Après avoir flambé jeudi, les cours refluaient légèrement vendredi en début d'échanges asiatiques, le Brent se maintenant autour du niveau de 100 dollars atteint la veille pour la première fois depuis mai, loin de l'accalmie qui avait suivi la signature d'un protocole d'accord irano-américain mi-juin.

Dans la nuit de jeudi à vendredi, l'armée américaine a annoncé avoir achevé une nouvelle série de frappes contre des cibles militaires en Iran, faisant état de la "13e nuit consécutive" de bombardements.

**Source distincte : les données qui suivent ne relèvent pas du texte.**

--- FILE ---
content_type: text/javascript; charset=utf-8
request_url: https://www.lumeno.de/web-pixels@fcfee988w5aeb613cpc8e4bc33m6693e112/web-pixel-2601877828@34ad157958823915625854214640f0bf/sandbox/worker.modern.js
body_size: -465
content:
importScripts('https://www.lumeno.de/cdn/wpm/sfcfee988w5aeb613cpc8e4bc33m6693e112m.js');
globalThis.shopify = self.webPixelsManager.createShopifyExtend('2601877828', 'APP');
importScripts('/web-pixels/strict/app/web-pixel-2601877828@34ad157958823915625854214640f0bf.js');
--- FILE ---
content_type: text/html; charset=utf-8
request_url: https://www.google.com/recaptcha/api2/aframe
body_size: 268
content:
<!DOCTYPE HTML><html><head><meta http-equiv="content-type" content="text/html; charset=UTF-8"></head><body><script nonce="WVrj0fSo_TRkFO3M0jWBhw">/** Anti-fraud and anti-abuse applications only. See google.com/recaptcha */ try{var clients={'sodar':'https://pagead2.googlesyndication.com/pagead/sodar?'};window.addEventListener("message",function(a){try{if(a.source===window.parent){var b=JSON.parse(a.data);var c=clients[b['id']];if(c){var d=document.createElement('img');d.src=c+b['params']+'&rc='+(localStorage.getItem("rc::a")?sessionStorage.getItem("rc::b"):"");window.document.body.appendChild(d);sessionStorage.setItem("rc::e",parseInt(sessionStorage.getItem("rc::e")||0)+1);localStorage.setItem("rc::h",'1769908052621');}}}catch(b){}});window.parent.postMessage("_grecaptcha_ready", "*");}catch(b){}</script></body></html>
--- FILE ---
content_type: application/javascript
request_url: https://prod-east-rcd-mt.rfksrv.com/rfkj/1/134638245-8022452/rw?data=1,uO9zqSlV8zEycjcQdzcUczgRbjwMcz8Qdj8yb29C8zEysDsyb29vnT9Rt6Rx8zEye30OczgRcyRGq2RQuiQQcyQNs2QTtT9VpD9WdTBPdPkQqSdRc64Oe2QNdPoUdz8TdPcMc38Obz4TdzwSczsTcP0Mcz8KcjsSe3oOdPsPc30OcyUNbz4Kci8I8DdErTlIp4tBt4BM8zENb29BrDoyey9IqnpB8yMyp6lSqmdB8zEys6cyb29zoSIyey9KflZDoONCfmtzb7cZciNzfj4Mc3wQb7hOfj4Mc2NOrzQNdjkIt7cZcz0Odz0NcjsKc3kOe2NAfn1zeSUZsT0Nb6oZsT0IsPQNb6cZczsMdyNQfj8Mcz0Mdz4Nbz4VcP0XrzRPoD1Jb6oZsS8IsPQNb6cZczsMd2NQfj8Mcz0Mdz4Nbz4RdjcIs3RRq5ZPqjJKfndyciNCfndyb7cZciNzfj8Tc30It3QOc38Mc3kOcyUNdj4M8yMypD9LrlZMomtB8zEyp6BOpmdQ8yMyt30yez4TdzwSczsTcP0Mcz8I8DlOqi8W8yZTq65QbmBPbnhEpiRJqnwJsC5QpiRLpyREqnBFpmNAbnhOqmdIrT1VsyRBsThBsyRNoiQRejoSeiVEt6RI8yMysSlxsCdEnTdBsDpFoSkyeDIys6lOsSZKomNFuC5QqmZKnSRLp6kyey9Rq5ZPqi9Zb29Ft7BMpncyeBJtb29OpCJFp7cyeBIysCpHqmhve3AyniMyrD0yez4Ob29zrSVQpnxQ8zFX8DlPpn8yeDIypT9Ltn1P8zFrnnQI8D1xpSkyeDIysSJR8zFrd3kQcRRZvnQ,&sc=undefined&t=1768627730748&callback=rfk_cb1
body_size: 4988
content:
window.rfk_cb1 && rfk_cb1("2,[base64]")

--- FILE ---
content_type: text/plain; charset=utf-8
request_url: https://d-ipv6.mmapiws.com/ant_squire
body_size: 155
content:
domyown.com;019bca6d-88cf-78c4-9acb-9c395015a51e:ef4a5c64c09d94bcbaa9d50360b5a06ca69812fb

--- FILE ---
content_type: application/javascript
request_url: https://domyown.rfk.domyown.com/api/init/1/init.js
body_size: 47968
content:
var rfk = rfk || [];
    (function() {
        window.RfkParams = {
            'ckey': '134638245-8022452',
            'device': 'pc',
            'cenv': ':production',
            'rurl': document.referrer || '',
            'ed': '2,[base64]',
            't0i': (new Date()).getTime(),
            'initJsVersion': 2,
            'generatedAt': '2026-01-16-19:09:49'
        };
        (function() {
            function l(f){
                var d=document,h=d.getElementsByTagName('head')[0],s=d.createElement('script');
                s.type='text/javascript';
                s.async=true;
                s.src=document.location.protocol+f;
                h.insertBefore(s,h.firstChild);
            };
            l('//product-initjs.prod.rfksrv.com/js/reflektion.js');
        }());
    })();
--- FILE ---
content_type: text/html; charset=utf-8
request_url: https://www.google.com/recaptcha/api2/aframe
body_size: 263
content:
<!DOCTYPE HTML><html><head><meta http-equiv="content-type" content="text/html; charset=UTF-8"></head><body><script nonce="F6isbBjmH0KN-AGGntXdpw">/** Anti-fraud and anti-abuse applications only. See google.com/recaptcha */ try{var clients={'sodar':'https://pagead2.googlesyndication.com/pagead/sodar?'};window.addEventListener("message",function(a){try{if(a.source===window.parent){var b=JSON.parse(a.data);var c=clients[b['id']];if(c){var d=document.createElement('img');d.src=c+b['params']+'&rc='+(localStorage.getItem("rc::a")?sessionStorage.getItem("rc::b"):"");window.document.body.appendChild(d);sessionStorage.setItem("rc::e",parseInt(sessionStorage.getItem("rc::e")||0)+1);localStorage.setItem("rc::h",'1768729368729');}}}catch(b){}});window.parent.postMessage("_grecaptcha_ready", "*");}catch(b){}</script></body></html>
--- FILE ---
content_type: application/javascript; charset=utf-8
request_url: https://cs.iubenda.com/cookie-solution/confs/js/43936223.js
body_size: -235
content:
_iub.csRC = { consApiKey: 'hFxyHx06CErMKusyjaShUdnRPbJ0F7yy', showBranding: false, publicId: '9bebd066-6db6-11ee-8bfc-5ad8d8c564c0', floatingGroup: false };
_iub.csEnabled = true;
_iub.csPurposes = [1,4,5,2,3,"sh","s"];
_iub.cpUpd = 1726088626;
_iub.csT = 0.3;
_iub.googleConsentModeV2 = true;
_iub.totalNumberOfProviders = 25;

Des médias d'Etat iraniens ont quant à eux rapporté des explosions dans le sud du pays et sur l'île de Qeshm, près du détroit d'Ormuz.

Face aux menaces sur la navigation dans la région, Donald Trump a affirmé jeudi soir que les fonds iraniens gelés aux Etats-Unis serviraient désormais à rembourser les dégâts sur les navires touchés dans le Golfe.

"A partir de maintenant, tous les dommages causés aux navires, à la cargaison ou à tout autre élément s'y rapportant, seront payés par l'argent iranien que les Etats-Unis ont en leur possession et contrôlent", a déclaré le président américain sur sa plateforme Truth Social, sans fournir davantage de détails sur le mécanisme envisagé.

Une menace qualifiée quelques heures plus tard de "précédent incendiaire" par le ministre iranien des Affaires étrangères, Abbas Araghchi, dans une publication sur X.